[GIS] ogr2ogr + MapInfo TAB + SQLite (SpatiaLite) = unicode problems

mapinfoogr2ogrsqlitetilemillunicode

I'm adding MapInfo TAB files to SQLite (SpatiaLite) database using those arguments:

ogr2ogr -f "SQLite" dataset.sqlite somelayer.tab -dsco spatialite=yes

Source file somelayer.tab have WindowsCyrillic encoding defined:

!table
!version 450
!charset WindowsCyrillic

Definition Table
  Type NATIVE Charset "WindowsCyrillic"
  Fields 1
    Name Char (100) ;

As a result, dataset.sqlite have somelayer table with VARCHAR Name column.

But I need store Name values in unicode.

How can I tell ogr2ogr use unicode NVARCHAR type for Name column and encode text from WindowsCyrillic (Windows-1251) to UTF-8 encoding for storing.

Best Answer

SQLite does not care about types and VARCHAR and NVARCHAR mean just the same for it https://stackoverflow.com/questions/3930501/difference-between-varchar-nvarchar-in-sqlite.

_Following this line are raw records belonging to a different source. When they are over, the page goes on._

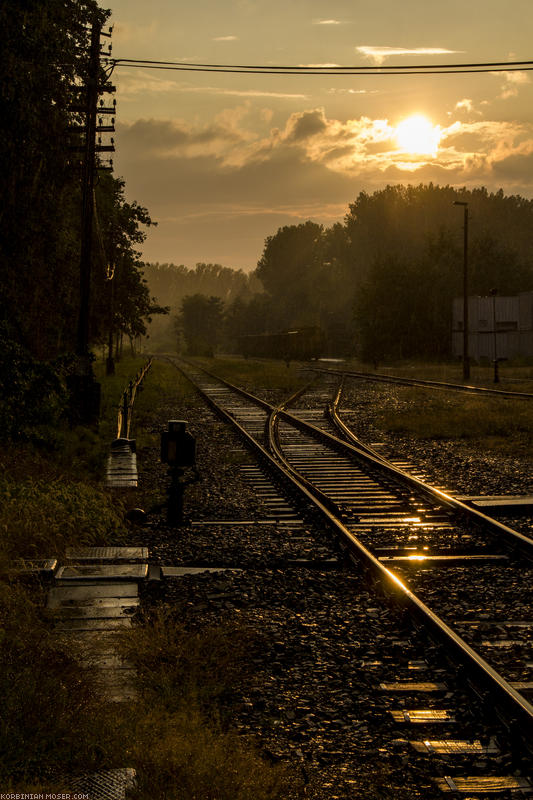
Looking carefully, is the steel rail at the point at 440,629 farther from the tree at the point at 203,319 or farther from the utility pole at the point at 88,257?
the tree at the point at 203,319

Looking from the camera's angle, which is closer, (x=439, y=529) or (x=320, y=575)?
(x=320, y=575)

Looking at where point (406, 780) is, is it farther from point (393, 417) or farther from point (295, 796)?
point (393, 417)

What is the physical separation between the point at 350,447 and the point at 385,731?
11.0 metres

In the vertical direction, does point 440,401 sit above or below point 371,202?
below

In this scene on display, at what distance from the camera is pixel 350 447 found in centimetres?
1541

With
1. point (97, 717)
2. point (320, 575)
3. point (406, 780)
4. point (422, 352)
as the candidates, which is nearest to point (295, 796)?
point (406, 780)

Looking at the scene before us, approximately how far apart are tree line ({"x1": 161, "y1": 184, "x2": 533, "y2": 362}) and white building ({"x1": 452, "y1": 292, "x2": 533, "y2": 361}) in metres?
3.68

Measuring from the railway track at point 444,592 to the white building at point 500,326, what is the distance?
1855 inches

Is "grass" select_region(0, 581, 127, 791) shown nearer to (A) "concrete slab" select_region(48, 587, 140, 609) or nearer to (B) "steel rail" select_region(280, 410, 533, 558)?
(A) "concrete slab" select_region(48, 587, 140, 609)

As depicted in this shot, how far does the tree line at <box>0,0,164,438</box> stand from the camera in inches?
696

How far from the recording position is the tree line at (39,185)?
1767 cm

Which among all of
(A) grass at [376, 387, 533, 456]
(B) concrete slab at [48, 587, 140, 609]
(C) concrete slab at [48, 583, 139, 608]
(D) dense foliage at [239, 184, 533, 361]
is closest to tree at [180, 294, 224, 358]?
(D) dense foliage at [239, 184, 533, 361]

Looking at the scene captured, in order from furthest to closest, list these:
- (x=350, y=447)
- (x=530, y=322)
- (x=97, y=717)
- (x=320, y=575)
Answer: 1. (x=530, y=322)
2. (x=350, y=447)
3. (x=320, y=575)
4. (x=97, y=717)

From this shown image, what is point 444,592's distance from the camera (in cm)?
699
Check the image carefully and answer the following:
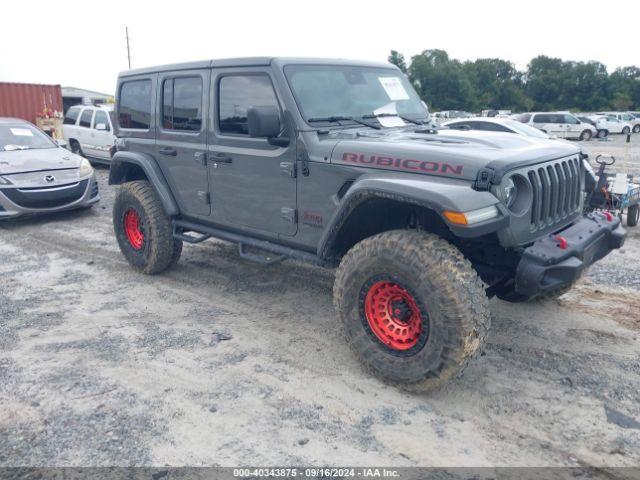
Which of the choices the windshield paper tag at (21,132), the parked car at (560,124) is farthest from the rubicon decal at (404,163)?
the parked car at (560,124)

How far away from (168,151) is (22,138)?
5253 mm

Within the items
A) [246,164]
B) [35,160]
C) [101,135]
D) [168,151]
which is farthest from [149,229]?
[101,135]

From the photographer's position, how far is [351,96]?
4316mm

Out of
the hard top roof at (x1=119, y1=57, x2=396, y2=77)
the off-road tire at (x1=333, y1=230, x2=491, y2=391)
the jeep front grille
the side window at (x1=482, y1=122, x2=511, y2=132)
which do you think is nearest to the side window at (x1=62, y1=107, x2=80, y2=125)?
the side window at (x1=482, y1=122, x2=511, y2=132)

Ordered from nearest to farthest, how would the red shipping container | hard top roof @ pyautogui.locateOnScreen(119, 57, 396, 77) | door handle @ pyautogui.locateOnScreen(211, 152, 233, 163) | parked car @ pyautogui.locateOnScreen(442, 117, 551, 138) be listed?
hard top roof @ pyautogui.locateOnScreen(119, 57, 396, 77) < door handle @ pyautogui.locateOnScreen(211, 152, 233, 163) < parked car @ pyautogui.locateOnScreen(442, 117, 551, 138) < the red shipping container

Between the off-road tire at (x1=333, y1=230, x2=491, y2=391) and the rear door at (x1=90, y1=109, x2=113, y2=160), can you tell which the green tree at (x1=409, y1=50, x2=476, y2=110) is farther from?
the off-road tire at (x1=333, y1=230, x2=491, y2=391)

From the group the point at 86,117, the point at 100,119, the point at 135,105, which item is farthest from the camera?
the point at 86,117

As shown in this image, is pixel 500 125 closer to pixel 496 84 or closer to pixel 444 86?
pixel 444 86

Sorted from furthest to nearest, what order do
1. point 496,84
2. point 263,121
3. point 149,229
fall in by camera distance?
point 496,84, point 149,229, point 263,121

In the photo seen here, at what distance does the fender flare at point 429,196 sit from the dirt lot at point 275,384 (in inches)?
44.7

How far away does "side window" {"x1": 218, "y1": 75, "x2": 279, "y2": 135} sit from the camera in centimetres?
420

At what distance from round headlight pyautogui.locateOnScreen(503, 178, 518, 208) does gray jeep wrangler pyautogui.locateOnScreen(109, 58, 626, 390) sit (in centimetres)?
1

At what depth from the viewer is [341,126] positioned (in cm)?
409

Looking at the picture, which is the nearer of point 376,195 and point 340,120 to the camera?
point 376,195
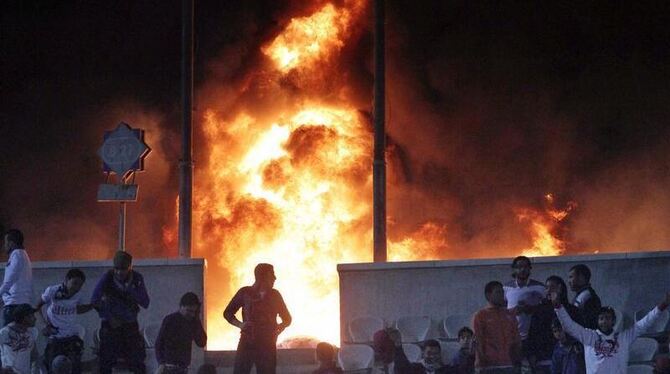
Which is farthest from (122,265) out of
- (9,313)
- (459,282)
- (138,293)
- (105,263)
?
(459,282)

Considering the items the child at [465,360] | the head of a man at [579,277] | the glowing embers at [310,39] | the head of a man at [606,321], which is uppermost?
the glowing embers at [310,39]

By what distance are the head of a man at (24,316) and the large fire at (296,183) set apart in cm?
943

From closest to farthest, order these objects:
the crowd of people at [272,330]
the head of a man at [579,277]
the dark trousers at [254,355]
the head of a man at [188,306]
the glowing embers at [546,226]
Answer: the crowd of people at [272,330]
the head of a man at [188,306]
the head of a man at [579,277]
the dark trousers at [254,355]
the glowing embers at [546,226]

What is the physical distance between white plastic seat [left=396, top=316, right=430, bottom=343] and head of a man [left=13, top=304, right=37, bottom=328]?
536 centimetres

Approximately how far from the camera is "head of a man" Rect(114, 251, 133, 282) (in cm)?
1082

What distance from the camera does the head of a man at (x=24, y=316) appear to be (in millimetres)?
11359

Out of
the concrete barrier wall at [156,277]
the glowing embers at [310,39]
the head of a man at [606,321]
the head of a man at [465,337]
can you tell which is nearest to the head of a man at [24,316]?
the concrete barrier wall at [156,277]

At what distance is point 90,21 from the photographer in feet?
76.4

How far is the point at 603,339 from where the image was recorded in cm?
1011

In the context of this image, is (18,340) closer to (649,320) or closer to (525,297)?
(525,297)

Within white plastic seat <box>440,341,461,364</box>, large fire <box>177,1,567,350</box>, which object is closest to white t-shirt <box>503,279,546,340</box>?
white plastic seat <box>440,341,461,364</box>

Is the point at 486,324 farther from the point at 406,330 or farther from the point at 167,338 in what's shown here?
the point at 406,330

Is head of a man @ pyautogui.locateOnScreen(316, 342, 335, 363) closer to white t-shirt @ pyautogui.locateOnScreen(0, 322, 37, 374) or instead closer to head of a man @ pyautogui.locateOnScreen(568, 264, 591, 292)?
head of a man @ pyautogui.locateOnScreen(568, 264, 591, 292)

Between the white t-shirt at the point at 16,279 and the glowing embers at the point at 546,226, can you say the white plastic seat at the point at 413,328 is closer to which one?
the white t-shirt at the point at 16,279
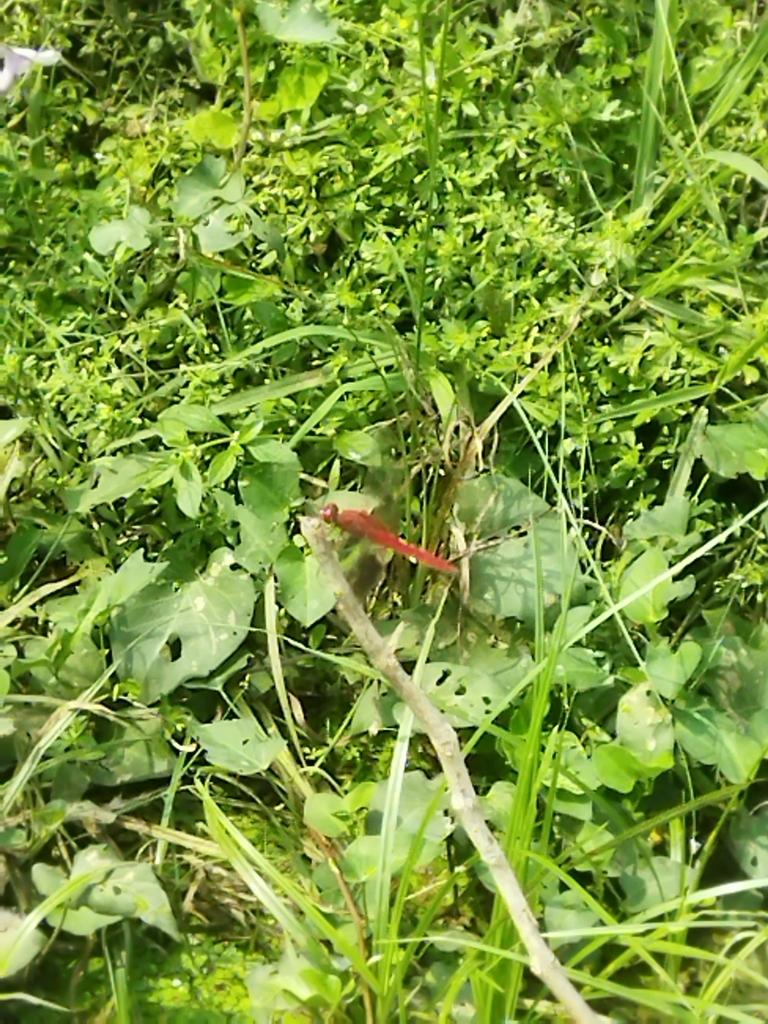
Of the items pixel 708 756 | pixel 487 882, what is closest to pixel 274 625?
pixel 487 882

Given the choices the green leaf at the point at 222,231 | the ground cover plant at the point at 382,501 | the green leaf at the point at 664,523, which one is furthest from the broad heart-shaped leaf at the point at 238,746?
the green leaf at the point at 222,231

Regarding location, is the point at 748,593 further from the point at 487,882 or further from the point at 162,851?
the point at 162,851

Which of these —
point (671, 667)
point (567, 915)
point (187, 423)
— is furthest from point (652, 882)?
point (187, 423)

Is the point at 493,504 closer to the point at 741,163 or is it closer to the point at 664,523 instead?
the point at 664,523

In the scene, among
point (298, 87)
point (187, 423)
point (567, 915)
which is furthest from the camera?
point (298, 87)

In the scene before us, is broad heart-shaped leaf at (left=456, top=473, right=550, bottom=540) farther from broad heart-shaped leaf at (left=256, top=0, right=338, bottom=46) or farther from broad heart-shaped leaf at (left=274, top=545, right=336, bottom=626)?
broad heart-shaped leaf at (left=256, top=0, right=338, bottom=46)

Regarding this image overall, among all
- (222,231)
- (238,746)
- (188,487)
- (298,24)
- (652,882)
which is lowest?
(652,882)

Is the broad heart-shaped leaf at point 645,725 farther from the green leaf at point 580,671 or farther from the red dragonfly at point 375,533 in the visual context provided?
the red dragonfly at point 375,533
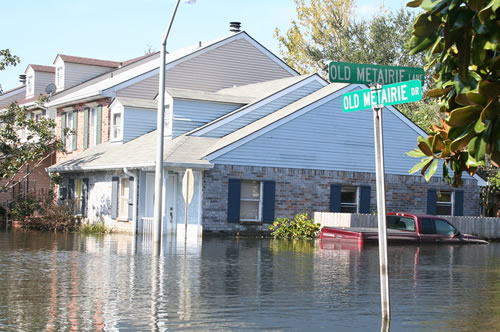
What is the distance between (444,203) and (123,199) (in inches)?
555

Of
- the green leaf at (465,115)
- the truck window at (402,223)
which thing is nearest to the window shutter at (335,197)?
the truck window at (402,223)

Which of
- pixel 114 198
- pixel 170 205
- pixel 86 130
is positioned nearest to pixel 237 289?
pixel 170 205

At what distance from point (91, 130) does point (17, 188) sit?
1051cm

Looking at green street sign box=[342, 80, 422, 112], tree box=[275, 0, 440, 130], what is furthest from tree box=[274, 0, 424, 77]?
green street sign box=[342, 80, 422, 112]

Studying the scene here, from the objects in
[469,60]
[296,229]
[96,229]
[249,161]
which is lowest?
[96,229]

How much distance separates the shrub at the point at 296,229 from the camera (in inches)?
1201

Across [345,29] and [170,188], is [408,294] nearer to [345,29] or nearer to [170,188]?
[170,188]

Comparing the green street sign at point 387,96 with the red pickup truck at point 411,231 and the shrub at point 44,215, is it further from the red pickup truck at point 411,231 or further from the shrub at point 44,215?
the shrub at point 44,215

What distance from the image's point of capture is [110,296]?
12734 millimetres

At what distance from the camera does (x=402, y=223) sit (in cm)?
2773

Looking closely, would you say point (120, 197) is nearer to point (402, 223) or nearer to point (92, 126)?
point (92, 126)

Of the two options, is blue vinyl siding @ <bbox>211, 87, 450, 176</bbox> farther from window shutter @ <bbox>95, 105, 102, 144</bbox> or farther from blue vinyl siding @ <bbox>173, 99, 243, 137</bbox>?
window shutter @ <bbox>95, 105, 102, 144</bbox>

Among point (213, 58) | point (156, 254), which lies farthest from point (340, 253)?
point (213, 58)

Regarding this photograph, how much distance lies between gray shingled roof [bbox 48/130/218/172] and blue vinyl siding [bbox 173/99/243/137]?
0.86m
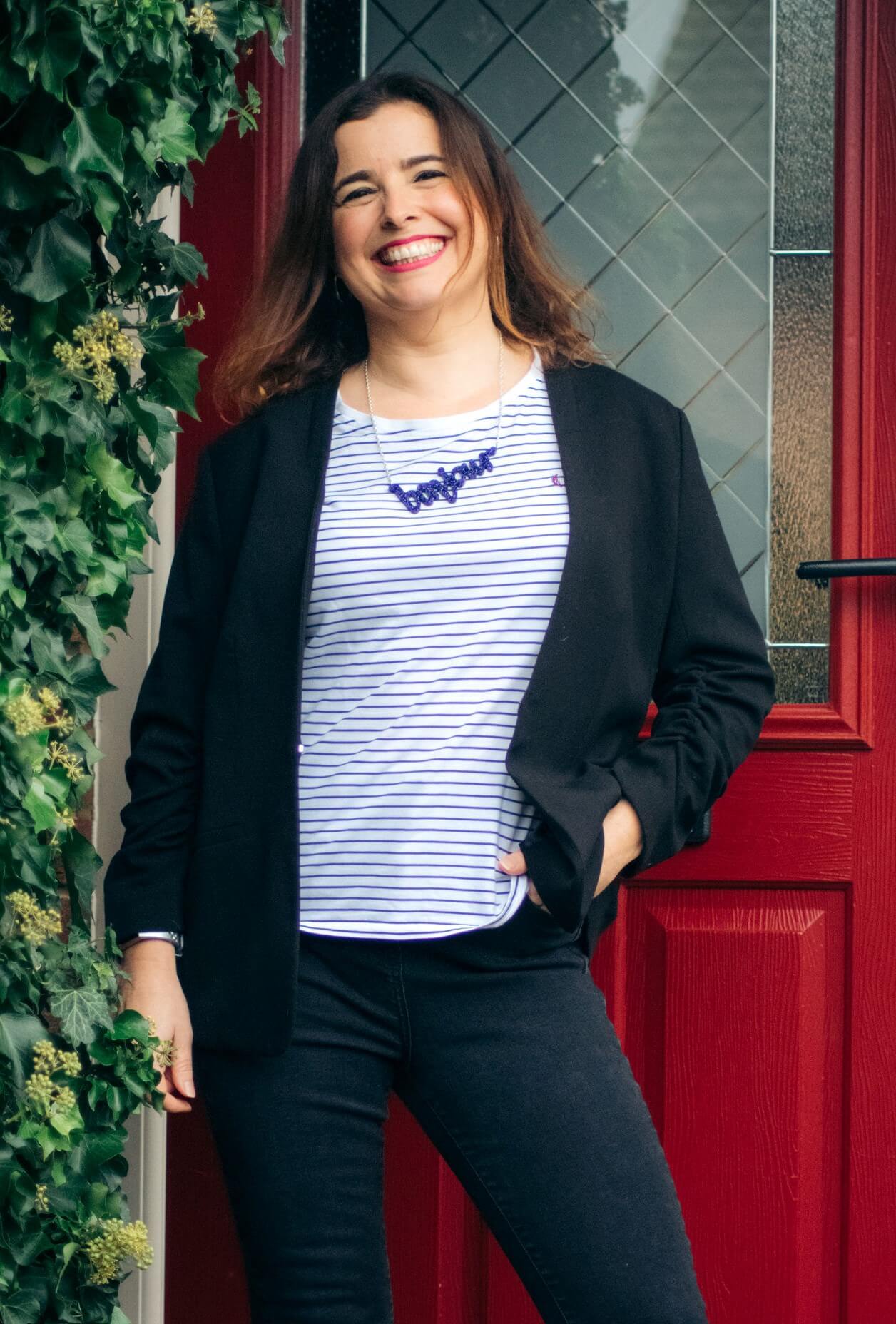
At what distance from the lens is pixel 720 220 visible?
90.7 inches

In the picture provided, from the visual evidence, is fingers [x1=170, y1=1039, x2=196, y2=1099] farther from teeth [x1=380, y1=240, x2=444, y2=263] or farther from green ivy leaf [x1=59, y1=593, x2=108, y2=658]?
teeth [x1=380, y1=240, x2=444, y2=263]

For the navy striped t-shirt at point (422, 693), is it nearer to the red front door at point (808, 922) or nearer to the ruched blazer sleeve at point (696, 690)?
the ruched blazer sleeve at point (696, 690)

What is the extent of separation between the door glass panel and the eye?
0.55 metres

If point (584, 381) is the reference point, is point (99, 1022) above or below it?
below

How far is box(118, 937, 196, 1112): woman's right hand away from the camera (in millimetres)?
1687

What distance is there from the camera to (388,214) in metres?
1.75

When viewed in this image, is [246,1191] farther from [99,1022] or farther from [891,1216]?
[891,1216]

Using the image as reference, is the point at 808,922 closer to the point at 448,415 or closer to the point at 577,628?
the point at 577,628

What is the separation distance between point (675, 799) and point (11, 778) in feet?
2.35

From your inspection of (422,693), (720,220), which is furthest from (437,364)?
(720,220)

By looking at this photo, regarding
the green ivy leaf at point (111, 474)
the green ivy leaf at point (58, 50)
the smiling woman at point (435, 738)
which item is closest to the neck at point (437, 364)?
the smiling woman at point (435, 738)

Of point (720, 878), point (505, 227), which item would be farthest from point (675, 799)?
point (505, 227)

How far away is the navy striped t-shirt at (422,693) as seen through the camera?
161cm

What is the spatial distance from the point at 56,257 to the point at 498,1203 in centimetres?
105
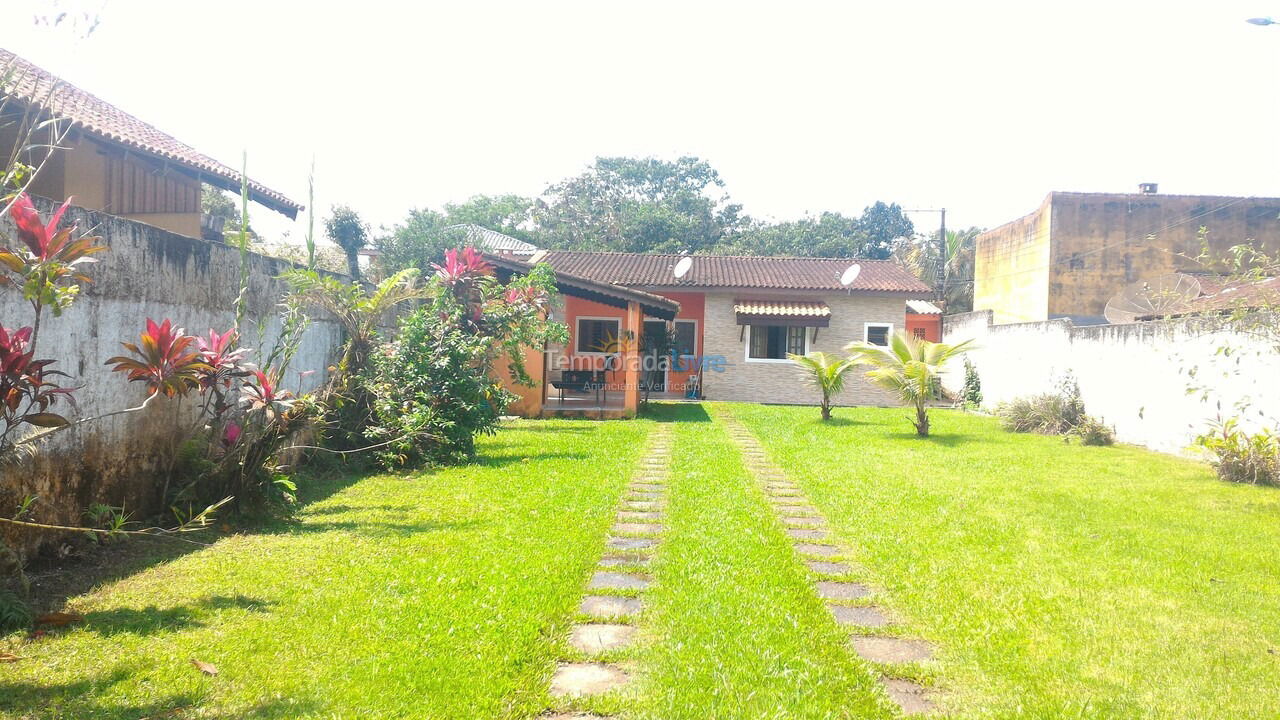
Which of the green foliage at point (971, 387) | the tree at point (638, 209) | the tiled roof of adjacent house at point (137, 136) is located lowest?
the green foliage at point (971, 387)

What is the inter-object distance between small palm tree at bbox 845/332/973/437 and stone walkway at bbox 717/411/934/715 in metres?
6.41

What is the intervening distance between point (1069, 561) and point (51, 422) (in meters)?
5.84

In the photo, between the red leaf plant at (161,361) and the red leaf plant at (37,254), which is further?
the red leaf plant at (161,361)

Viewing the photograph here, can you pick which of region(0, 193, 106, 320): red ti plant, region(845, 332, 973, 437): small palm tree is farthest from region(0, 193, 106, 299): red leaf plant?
region(845, 332, 973, 437): small palm tree

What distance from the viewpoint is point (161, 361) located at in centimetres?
468

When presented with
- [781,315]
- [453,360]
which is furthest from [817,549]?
[781,315]

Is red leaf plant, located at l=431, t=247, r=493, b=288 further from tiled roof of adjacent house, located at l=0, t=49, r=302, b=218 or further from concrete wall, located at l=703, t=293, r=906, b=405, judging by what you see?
concrete wall, located at l=703, t=293, r=906, b=405

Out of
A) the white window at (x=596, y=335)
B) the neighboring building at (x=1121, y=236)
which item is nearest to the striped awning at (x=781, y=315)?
the white window at (x=596, y=335)

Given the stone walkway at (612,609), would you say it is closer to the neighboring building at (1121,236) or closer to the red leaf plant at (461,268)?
the red leaf plant at (461,268)

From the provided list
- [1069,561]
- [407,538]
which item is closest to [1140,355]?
[1069,561]

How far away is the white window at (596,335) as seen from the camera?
775 inches

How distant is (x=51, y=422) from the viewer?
3617mm

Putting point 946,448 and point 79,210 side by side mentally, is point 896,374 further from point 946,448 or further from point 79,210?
point 79,210

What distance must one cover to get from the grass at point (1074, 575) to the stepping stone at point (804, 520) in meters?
0.13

The real problem is in the GDAL MapInfo driver that does not handle character encodings. There are some workarounds:

  1. Convert MapInfo data into MID/MIF format with ogr2ogr and convert Windows-1251 into UTF-8 with iconv. Conversion with ogr2ogr from MID/MIF (UTF-8) into SpatiaLite should go right now.
  2. Alternatively, convert MapInfo data first into GML with ogr2ogr and convert the GML file info UTF-8 with iconv. Finally convert GML into SpatiaLite.